"The Benson Murder Case" (1926) by S.S. Van Dine
It is a mystery why S.S. van Dine, the creator of Philo Vance and one of the most successful writers in the detective genre, has fallen so completely from grace. He was enormously popular between 1926 and 1936, something which is also demonstrated by how quickly Hollywood adapted his novels for the screen with such famous actors as William Powell. How is it possible that the most influential mystery writer since Doyle became just a dusty name in the history of the detective genre?
The clue to the mystery may well be the character of Van Dine's detective, Philo Vance. Vance is a wealthy aesthete and connoisseur of the arts, a genuine intellectual. Is that perhaps why modern readers don't like him? We live in sadly lowbrow times, in which intellectuals and experts feel forced to hide their light under the bushel. In contrast, Vance, who is an authority on every subject imaginable, shares his vast knowledge at every opportunity, without any sense of shame, but also without arrogance. He is not afraid to show that he is an intellectual and I love his character for that. Vance doesn't mind being an outsider.

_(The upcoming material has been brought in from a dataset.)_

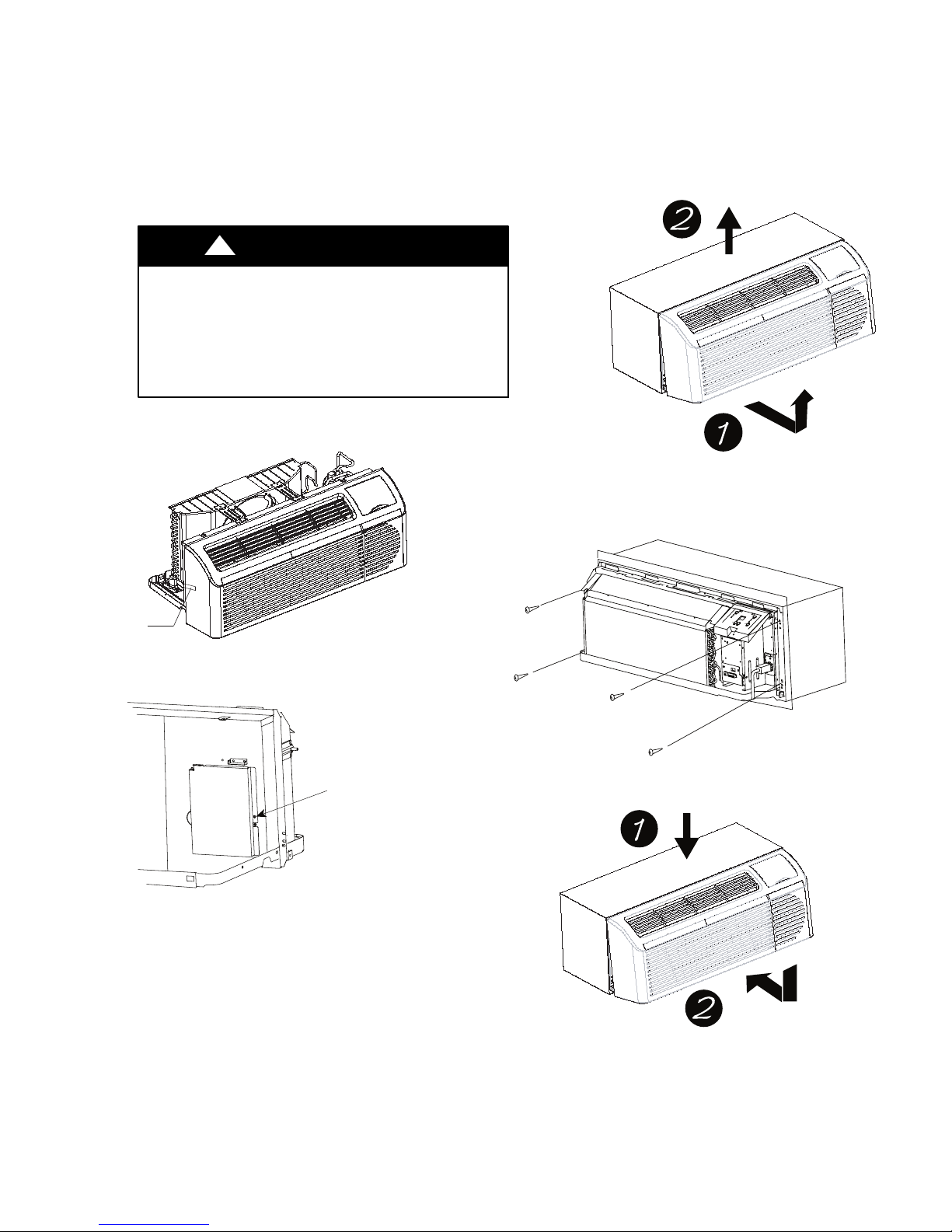 2

1

1

2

One of the funniest scenes in the present novel comes when a police sergeant asks Vance, who is looking at some cigarette stubs perhaps related to the murder, with ill disguised sarcasm: "Tobacco expert?" "Oh, dear no." Vance’s voice was dulcet. "My specialty is scarab-cartouches of the Ptolemaic dynasties."
"The Benson Murder Case" shows how Philo Vance first became a detective. The police - including his friend Markham, the district attorney, who has asked for his help - still have to get used to his personality and to collaborating with him. Vance argues convincingly that alibis are useless and also demonstrates how dangerous it is to trust circumstantial evidence. Interestingly, the whole first chapter is devoted to a description of Vance's collection of world art.
As the first novel in the series, "The Benson Murder Case" is focused on the reasoning mind of Philo Vance, at work in solving the mysterious death of a stockbroker, who is found in his brownstone mansion with a bullet through his head. By the way, all the Philo Vance novels are set in central New York and give a nice picture of Manhattan in the late 1920s.
One of the greatest things in Van Dine's novels is his magnificent and sometimes ornate English prose style. This style is radically different from the plain (and often simplistic) vernacular used by other detective writers as Agatha Christie and may be a second reason for Van Dine's present neglect. But I love the rhythm of his sentences - detective novels usually don't get beyond the B-level, but Van Dine writes on a decided A-level. Another feature I admire is the fine characterization and interest in psychology.
The following aspects of the Philo Vance novels became "classical" and were often imitated by other detective writers:
- The fair play puzzle plot: the detective reaches the solution based on clues provided also to the reader - different from for example the Sherlock Holmes stories and most other, older detective fiction; in 1928, Van Dine formulated his famous "20 rules for writing a detective novel."
- The use of elaborate diagrams and maps, which are meant to give a realistic, "documentary" quality to the story.
- To give the name of the author "S.S. Van Dine" to the first-person narrator of the books (usually called "Van" by Philo Vance). This trick would later be be copied by Ellery Queen (and Japanese Shin Honkaku writers like Alice Arisugawa and Norizuki Rintaro).
Van Dine indeed exerted much influence on later writers as Ellery Queen, John Dickson Carr, and Agatha Christie. One element not copied by them and rare in detective fiction is Van Dine's copious use of footnotes, which often have a role in the novel as well (I am very fond of footnotes - one of my favorite novels is Nabokov's Pale Fire, which consists of a poem and footnotes in which a novel is hidden).
Van Dine's clever plots are still fascinating, as are his strong sense of place and time - plus the excellent style of writing. Although I object to too fanciful puzzle plots (as in my review of Murder in the Crooked House), Van Dine is very different: his puzzle is perfectly realistic (it is not a closed room mystery here - although he would write a very good one in The Kennel Murder Case) and he doesn't include a childish "challenge to the reader" as Ellery Queen did. He had exactly the right idea at the right time, but fell out of favor when the "hard-boiled" school of detective fiction became the dominant type in the U.S. in the 1930s. And as he died at a rather young age, he unfortunately didn't have the opportunity to adjust his writing to the new times.
I love S.S. Van Dine’s detective stories with their imaginative and elaborate problems. Above all, in these novels Van Dine proved himself to be a cultured cosmopolitan.